According to the recent survey of Kagglers in terms of choice for machine learning tools, R has been a preferred tool for Business Analyst, Data Analyst, Data Miner, Predictive Modeller, and Statistician, who are often involved in insurance rate making. Due to this work’s nature, we adopt R and its package, called "neuralnet", to implement our study results. The main reason for making this choice is that it has been widely used for machine learning applications. It is an excellent tool for graphical representation of the model with the weights on each connection in neural network models, particularly for a small number of input variables, like in our case. This package uses backpropagation for parameter calibration and allows flexible settings through custom-choice of error and activation function.

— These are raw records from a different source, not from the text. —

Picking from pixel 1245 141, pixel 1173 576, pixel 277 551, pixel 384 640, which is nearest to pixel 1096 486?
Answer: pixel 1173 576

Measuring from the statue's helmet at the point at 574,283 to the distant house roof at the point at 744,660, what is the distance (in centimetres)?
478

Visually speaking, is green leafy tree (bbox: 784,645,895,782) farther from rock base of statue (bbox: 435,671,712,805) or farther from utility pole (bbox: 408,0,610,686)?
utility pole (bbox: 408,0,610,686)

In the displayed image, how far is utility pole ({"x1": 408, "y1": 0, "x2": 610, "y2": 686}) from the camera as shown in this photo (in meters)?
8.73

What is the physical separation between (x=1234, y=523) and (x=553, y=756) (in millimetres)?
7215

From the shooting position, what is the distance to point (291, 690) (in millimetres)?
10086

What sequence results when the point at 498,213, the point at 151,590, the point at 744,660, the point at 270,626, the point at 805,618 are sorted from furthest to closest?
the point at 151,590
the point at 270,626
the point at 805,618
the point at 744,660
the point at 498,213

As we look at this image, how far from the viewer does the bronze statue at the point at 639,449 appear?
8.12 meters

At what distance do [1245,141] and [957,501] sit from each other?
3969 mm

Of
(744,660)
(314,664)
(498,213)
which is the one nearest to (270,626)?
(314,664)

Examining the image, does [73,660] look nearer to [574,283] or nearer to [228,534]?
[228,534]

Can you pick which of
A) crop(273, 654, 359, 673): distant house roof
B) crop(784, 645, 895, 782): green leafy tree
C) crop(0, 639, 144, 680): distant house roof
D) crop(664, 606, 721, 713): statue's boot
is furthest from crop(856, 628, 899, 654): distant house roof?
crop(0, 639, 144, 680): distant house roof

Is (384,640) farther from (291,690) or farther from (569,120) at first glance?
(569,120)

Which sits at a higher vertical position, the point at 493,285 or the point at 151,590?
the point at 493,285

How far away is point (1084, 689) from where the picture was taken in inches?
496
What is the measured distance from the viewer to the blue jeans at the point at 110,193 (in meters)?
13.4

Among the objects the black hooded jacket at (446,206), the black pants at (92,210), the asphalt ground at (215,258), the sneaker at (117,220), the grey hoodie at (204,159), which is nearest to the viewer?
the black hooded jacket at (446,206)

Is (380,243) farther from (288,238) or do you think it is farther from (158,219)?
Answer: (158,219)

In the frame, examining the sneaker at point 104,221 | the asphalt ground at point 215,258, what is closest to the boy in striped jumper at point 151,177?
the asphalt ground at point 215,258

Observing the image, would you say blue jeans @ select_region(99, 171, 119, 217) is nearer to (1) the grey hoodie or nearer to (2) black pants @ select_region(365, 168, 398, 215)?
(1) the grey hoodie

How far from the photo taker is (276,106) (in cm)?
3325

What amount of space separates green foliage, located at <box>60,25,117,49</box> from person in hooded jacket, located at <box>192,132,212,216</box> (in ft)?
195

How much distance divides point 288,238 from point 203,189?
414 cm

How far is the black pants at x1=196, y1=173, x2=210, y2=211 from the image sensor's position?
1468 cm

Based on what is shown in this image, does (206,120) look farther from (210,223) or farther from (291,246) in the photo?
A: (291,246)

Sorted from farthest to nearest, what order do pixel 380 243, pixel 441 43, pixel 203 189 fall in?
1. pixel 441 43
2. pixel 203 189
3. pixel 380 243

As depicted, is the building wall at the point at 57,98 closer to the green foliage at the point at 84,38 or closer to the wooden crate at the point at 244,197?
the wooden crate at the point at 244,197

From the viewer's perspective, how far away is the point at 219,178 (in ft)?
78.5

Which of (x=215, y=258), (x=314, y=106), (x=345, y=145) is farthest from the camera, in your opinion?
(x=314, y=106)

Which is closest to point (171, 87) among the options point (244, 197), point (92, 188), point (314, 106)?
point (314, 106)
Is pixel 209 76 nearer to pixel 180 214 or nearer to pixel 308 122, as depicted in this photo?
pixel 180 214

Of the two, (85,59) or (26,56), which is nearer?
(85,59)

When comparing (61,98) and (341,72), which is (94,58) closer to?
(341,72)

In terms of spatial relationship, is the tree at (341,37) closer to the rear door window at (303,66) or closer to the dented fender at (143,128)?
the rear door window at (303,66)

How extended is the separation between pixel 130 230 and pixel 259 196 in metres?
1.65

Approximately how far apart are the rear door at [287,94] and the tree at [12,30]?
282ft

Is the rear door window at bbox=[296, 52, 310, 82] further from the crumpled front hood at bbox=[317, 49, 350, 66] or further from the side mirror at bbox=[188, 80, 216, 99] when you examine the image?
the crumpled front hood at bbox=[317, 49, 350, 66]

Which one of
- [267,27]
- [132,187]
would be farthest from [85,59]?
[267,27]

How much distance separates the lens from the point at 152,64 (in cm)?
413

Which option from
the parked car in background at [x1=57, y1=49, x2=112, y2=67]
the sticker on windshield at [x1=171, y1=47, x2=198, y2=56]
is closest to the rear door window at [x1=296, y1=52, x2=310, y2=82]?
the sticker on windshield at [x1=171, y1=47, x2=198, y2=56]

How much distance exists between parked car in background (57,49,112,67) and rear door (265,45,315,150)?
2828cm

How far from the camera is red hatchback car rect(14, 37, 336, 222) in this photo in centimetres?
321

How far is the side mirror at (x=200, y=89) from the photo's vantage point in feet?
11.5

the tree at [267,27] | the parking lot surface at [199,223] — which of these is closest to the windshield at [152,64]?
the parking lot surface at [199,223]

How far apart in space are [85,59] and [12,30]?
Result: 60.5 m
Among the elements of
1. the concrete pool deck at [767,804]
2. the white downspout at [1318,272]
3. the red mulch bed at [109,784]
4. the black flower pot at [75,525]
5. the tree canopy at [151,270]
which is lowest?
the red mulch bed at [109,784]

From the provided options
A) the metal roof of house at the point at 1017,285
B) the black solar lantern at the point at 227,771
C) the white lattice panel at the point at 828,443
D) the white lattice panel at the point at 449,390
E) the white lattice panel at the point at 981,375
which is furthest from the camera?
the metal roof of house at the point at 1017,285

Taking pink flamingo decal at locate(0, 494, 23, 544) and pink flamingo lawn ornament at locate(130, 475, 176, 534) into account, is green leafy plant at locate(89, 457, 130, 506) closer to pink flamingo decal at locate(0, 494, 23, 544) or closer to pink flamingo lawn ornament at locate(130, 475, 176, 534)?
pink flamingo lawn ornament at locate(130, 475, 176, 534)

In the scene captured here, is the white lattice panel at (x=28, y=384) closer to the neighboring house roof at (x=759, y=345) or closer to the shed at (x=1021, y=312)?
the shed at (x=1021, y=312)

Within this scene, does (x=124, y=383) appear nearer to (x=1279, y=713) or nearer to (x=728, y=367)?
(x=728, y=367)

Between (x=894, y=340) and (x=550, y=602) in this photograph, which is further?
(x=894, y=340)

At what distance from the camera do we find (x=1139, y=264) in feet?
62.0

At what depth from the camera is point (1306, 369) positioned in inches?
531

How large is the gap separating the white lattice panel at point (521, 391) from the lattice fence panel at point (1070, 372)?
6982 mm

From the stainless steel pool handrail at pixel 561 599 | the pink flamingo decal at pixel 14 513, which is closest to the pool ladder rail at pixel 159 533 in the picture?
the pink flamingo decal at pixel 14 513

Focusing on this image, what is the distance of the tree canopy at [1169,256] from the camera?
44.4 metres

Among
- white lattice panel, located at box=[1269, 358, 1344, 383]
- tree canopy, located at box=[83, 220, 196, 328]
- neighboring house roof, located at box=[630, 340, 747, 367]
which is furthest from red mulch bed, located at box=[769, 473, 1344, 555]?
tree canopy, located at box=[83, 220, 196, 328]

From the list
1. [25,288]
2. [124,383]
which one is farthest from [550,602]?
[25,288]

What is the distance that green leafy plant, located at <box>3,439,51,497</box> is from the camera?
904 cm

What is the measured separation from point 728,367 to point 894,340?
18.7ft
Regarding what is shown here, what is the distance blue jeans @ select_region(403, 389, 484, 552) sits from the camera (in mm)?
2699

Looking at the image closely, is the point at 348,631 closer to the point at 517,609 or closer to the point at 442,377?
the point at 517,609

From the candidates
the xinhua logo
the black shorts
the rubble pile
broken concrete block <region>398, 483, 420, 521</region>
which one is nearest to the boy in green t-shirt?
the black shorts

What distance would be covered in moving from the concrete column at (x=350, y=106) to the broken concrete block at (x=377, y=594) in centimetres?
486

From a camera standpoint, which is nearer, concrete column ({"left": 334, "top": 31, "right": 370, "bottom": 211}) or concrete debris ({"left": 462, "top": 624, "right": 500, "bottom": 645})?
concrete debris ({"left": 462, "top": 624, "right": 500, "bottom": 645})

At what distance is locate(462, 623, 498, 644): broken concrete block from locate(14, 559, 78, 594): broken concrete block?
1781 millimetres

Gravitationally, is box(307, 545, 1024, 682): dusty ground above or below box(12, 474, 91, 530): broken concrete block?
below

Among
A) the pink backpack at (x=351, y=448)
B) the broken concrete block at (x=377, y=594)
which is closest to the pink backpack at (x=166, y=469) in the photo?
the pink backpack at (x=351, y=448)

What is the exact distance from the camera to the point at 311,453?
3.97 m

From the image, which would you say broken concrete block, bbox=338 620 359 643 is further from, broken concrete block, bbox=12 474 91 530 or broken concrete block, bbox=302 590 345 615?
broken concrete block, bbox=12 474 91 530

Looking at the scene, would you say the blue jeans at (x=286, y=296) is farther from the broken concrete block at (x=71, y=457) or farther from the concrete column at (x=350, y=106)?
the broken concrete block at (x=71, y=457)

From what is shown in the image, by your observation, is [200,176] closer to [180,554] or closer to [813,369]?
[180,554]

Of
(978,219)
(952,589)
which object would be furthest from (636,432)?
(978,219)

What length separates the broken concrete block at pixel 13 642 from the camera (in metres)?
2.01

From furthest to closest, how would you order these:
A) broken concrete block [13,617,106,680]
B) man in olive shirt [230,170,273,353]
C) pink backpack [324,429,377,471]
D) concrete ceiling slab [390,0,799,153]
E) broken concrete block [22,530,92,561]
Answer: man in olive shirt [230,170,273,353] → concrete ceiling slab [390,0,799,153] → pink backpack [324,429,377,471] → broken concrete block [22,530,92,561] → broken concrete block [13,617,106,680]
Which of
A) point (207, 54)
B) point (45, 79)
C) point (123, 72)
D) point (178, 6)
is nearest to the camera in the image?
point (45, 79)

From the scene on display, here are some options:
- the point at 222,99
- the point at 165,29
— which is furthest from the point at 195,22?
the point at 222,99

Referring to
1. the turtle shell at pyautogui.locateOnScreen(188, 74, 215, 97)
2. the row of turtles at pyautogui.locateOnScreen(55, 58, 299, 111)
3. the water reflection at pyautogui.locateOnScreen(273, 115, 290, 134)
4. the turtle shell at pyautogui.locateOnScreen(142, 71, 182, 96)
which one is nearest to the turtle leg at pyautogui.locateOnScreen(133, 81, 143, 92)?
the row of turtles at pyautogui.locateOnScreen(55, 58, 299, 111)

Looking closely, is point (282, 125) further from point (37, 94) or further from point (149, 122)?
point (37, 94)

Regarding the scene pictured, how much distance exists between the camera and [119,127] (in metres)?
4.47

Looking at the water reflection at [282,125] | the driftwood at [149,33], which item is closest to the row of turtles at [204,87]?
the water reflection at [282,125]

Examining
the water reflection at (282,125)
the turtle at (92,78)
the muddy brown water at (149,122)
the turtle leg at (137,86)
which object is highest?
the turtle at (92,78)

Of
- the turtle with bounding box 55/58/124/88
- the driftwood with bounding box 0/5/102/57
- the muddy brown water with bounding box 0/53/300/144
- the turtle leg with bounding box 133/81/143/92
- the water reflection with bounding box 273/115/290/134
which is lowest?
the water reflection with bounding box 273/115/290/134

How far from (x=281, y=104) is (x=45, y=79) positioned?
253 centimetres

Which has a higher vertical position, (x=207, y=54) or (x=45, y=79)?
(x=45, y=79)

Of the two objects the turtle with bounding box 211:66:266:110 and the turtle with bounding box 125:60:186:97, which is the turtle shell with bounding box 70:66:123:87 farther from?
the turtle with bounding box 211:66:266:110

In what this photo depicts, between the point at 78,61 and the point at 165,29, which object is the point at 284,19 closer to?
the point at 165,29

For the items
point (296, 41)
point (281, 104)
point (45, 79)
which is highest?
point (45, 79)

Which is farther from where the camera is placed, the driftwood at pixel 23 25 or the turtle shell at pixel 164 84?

6. Conclusions and Future Work
A single metric such as prediction accuracy is an incomplete description of most real-world tasks in predictive modelling. The need for model interpretability is due to incompleteness in a given problem formulation. It is not enough to get higher prediction accuracy; it is also necessary to know how the model accurately predicts. There is no explicit mathematical definition of model interpretability or data explainability. A non-mathematical description is of how much a model user can understand the cause of the decisions in the decision marking or how consistently a learned model can predict an accurate result. Our work belongs to the first type. It aims at providing some guidance on what advanced rate-making methodologies are suitable for facilitating the rate-filing review process. From the insurance regulator’s point of view, it is critical to know the insights of methods used for rate-making and the potential impact of risk factors and the mathematical model used to conduct the analysis. This makes the justification of any decision made more accessible and transparent to management responsible for a higher level of impact from regulatory policies, particularly the determination of reform and significant change of maximum coverage levels of insurance losses. On the other hand, the insurance loss data explainability improvement can help stakeholders better understand the nature of data patterns and the relationship between risk factors and the loss level metrics, such as loss counts, loss amounts, and loss costs. Therefore, decision-makers can make better policies or regulations that fit real-world situations, and communication between the insurance companies and regulatory authorities will become smoother and more effective.
In this work, the modelling problems of how claim counts, claim amounts, and average loss per claim are related to major risk factors in auto insurance rate regulation were considered. The major risk factors include accident year, reporting year, territory, coverage, and Size-of-Loss. Artificial neural network models were applied within the problem, and variable importance measures were introduced to improve the model explainability. The obtained results from different approaches of using weight values of ANN to measure the variable importance were compared, and the most dominant risk factors were identified. Through the study, we found that the variable importance measures by the Garson algorithm or Olden function can help identify the critical variables that contribute to explaining the variation of the response variable in ANN models. The obtained results were not necessarily consistent, since the variable importance measures make use of the different sources of information from the fitted model. However, our study shows that both Size-of-Loss and coverage are two crucial factors for claim counts, claim amounts, and average loss per claim. This finding is based on the selected low-complexity ANN model, in which the Garson algorithm is applicable.
Due to the complexity and lack of model explainability, neural network models have not yet been used in auto insurance rate regulation. This work illustrates the applicability of using a small-scale network architecture for modelling the claim frequency or claim severity by balancing the model complexity and its explainability. This work demonstrates the usefulness of proposed insurance rate regulation methods, particularly from the rate-filing perspectives. Although this study focuses on analyzing major risks only, the proposed method can be applied to more general insurance pricing problems. Therefore, insurance companies may use ANN models to predict future claim losses or future claim counts by pricing groups or individuals. That is to say, this work can be extended to the case when we have many observed zeroes in the response variable. However, in this case, the logarithm transformation on the loss cost to improve model variance homogeneity is not applicable. Another key aspect of using neural networks is the choice of network architecture. This is similar to other predictive modelling approaches, which aim for the optimal model via some cross-validation to evaluate the model error and select the suitable model based on the minimum cross-validated model error. Improving model explainability was our focus. Therefore, it is not recommended to apply a large-scale network architecture unless the model is interpretable. Our approach searches ofr the optimal network architecture within a designed search space, and this idea can be generalized to risk-factor study using individual claim loss. From this study, we have seen that the Size-of-Loss is a significant risk factor. In the future, further investigation of this factor may be needed to better understand the uncertainty behind the data observation and the relationship between Size-of-Loss and other statistical measures of loss, such as loss frequency. Our future work will focus on estimating Size-of-Loss probability distribution using multivariate statistical approaches such as functional principal component analysis and finite mixture models.